____ Text provided

Hans Dembowski v Harish Salve

Twenty years ago a German Sociologist, Hans Dembowski, who had researched India's Public Interest Litigation culture wrote- 'modernization theory seems to be the only viable approach to development studies.'
This is foolish. Economics explains development or its lack. Modernization is about mimetic models and exit and entry. What the German was seeing in Bengal was a specific sort of Social Entrepreneurialism which had large enough reputational effects to permit some semblance of activity in a politically sclerotic part of the world where nobody knew whose thugs and whose black money was backed by the geronotcratic politburo. In other words, there was political stasis in which some 'grassroots' Social Entrepreneurs could lobby for 'public goods' of a type some Judges were personally prepared to sanction. Entrepreneurialism can be a good thing. It can increase the common knowledge information set. Perhaps, the type of activism Dembowski recorded made Calcutta and Howrah more livable. But Dembowski himself was charged with contempt of court. He had to change publisher. Clearly, his scepticism about Judges was justified. However, the real problem was that the Left Front was senile and out to lunch. Development- i.e. organized Crime- stalls where the pecking order amongst Developers is unclear. Why? More than money could be lost. You could be killed or go to jail.

________
____ Data shown

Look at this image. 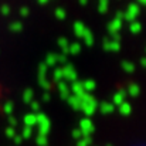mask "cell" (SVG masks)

________

(Your task)
In the text on Hans Dembowski, what was Dembowski charged with?

(Expected answer)
Contempt of court.